A few weeks ago, I was kind of a big deal. For 30 minutes, I was a “special person” at my 7-year-old niece’s elementary school for “Special Person’s Day.”
I entered my elementary alma mater, Floral Park-Bellerose School, through the single-entry point, passed security checks, and sat in the same creaky chairs in the same echoey auditorium as I’d sat in during the 1970s, until called to her class with all the other special people.
My niece, Julianna, is not one for small emotions, so I got “Hi, Aunt Allison, I missed you!” (though I’d seen her a week earlier), a bright-eyed smile, and a cuddly hug upon my entrance. If you’re ever feeling bad about yourself, visit a 7-year-old in her classroom. It’s a rush.
Juji’s name was laminated on her desk, same last name as mine, and as I oriented myself, I realized I was in my own first-grade classroom.

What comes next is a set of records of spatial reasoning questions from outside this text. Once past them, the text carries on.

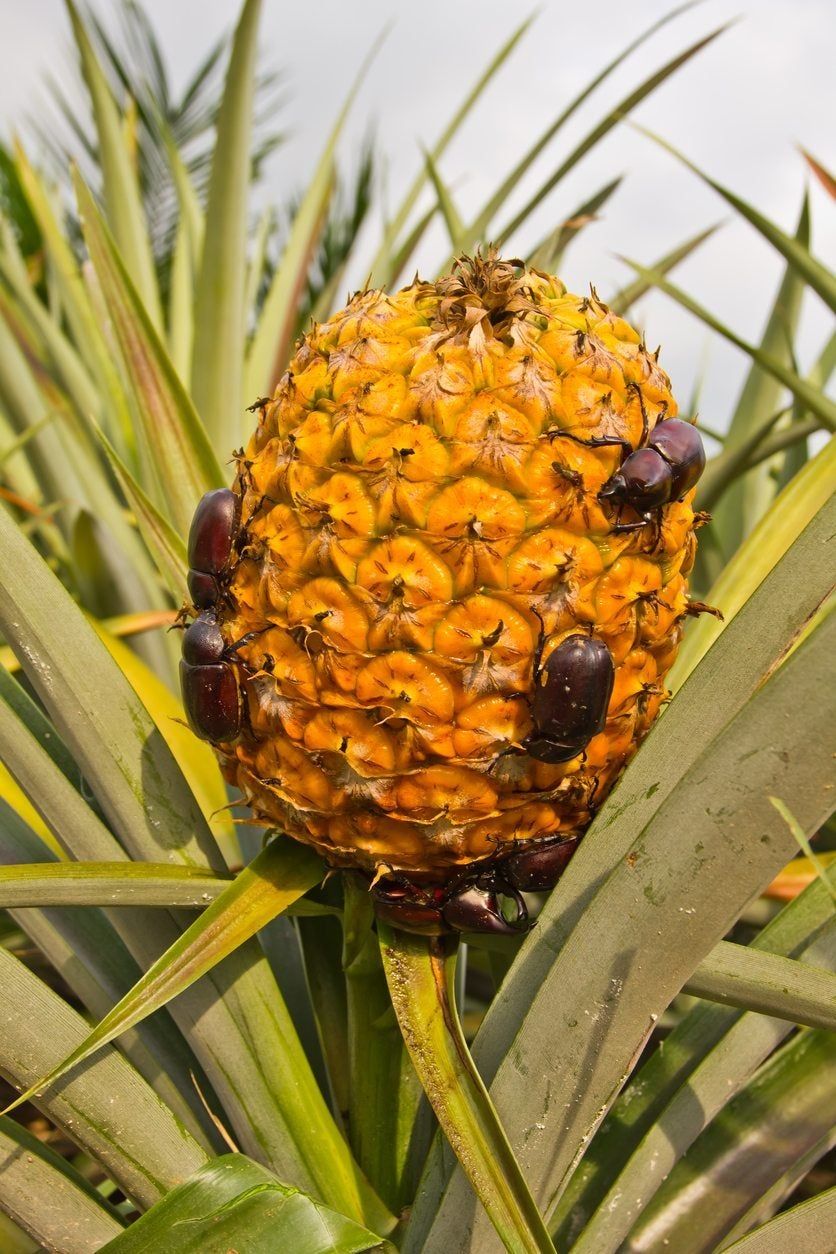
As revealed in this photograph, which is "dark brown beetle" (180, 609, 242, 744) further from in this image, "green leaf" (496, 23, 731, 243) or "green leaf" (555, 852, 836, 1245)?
"green leaf" (496, 23, 731, 243)

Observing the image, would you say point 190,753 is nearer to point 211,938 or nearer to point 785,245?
point 211,938

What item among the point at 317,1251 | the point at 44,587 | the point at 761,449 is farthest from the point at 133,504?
the point at 761,449

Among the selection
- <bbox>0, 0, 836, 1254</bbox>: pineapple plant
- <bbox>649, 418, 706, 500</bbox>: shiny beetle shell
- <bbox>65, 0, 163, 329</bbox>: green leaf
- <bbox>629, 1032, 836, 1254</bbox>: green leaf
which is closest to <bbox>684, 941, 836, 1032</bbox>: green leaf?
<bbox>0, 0, 836, 1254</bbox>: pineapple plant

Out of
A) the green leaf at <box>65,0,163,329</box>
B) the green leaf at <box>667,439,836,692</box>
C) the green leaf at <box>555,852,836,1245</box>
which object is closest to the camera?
the green leaf at <box>555,852,836,1245</box>

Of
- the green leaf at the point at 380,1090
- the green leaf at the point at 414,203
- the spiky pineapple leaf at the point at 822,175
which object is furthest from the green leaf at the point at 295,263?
the green leaf at the point at 380,1090

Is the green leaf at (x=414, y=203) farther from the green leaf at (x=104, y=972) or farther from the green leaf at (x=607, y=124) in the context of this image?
the green leaf at (x=104, y=972)

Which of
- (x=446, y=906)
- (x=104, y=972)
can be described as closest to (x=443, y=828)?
(x=446, y=906)

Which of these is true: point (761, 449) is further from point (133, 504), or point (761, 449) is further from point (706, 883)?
point (706, 883)
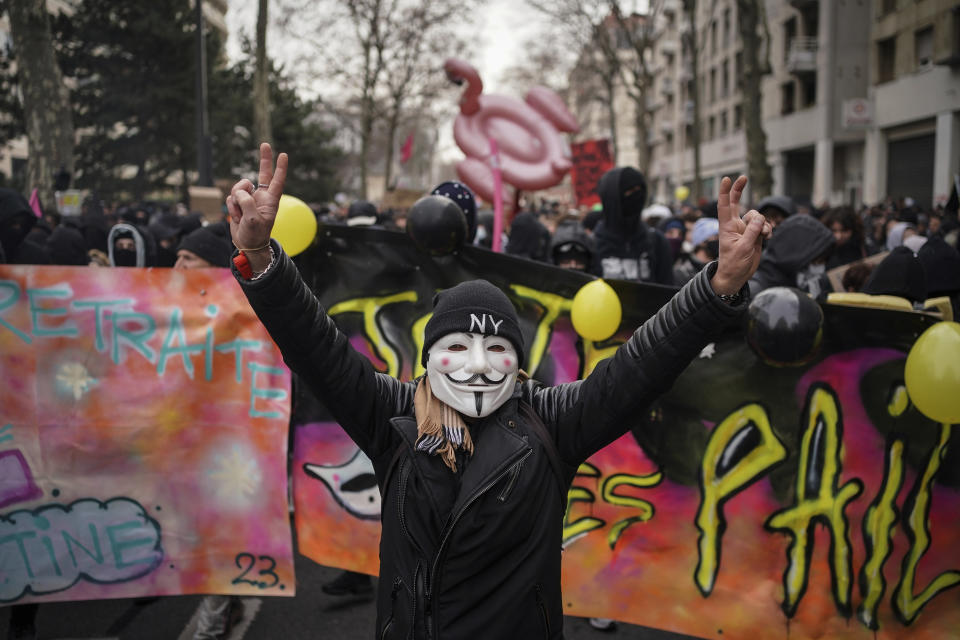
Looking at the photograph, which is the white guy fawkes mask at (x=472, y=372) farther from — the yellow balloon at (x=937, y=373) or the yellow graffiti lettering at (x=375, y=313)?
the yellow graffiti lettering at (x=375, y=313)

I watched, delighted, as all those little fingers cut out wobbly tracings of their special person’s hands. These kids concentrated and worked hard. They laughed and chatted, making the room sound full of bubbles.
I’m a teacher too, but since 2001, I’ve only taught people 18 and older at Nassau Community College in my freshman composition and critical reading classes. So while I share the profession, the day-to-day of what I do differs vastly from what happens in an elementary classroom, and when I see great early-childhood teachers in action, I’m awed.

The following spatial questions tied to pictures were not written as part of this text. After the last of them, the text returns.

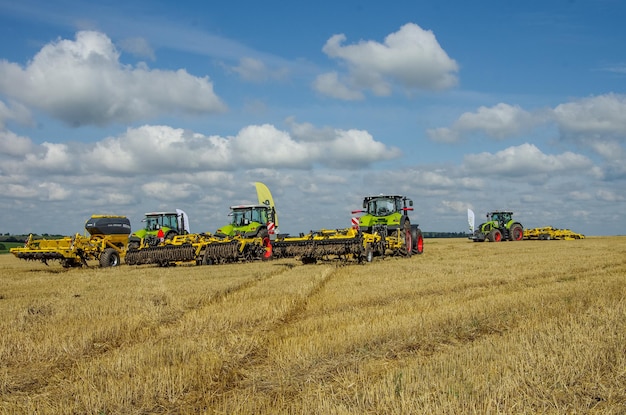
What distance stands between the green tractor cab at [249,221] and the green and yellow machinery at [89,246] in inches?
158

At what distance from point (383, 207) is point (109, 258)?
10656 mm

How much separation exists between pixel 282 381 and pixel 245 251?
16292 millimetres

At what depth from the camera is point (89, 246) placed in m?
20.4

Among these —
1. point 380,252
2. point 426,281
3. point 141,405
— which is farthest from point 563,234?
point 141,405

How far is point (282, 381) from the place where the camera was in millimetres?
4934

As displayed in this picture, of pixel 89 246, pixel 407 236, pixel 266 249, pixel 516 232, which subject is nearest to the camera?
pixel 89 246

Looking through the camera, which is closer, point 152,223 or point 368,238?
point 368,238

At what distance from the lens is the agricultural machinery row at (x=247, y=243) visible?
1892cm

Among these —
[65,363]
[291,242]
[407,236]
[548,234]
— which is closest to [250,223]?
[291,242]

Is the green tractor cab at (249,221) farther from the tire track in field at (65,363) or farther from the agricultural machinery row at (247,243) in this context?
the tire track in field at (65,363)

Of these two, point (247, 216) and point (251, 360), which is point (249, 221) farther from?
point (251, 360)

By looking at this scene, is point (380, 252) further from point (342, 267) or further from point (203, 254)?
point (203, 254)

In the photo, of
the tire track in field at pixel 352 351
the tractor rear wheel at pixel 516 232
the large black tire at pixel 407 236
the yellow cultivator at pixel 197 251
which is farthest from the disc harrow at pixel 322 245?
the tractor rear wheel at pixel 516 232

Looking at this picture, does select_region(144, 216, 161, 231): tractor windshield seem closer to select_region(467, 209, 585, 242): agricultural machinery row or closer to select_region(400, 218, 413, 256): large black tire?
select_region(400, 218, 413, 256): large black tire
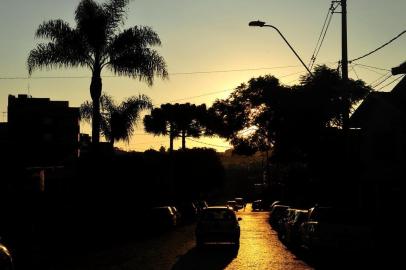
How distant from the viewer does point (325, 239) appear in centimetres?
1900

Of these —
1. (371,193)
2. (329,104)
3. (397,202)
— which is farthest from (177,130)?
(397,202)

I remember visiting my kids’ kindergarten classes at John Lewis Childs School, the other Floral Park K-6. Yes, little ones are adorable, but they also never stop talking and moving and being really, really excited or really, really sad, and yet their teachers kept everything organized, orderly, happy, and full of learning without even raising their voices. What sorcery is this?
Juji’s teachers, all three, were equally remarkable. The classroom ran like a fine Rolex and they made it feel safe, untroubled, joyful. I could tell this atmosphere wasn’t just because there were special people in the room. That’s the classroom every day.
And I don’t know how they do it.
I was only in the room for 30 minutes, and even immersed in all that happiness and nostalgia, a subtle yet deep sense of grief hovered near me, showing up, unwelcome, as momentary prickles under my skin or pressure behind my eyes: The kids in Uvalde, Texas also chatted and worked hard at their tasks. Their teachers loved them and ran tight, cheerful classrooms. It was impossible not to imagine them all.
Keeping those hovering clouds of grief from settling in children’s classrooms is a new teaching requirement, and I imagine it is utterly exhausting.
All teachers, but especially elementary teachers, have to face reality while shielding their students from it. Yet they still show up. They love their students. They teach them well. They make them feel safe.
I hope Juji’s teachers, and all teachers, enjoy Long Island’s luxuries this summer — the beaches, the wineries, live music. My niece and every other much-loved child will be back, still bright-eyed, determined, and ready to go come September. I’m a grateful aunt who’s depending on these teachers to keep being their best for Juji, and a grateful teacher looking forward, in a decade or so, to greeting those well-cared-for students into my classroom.
Reader Allison Bressmer lives in Floral Park.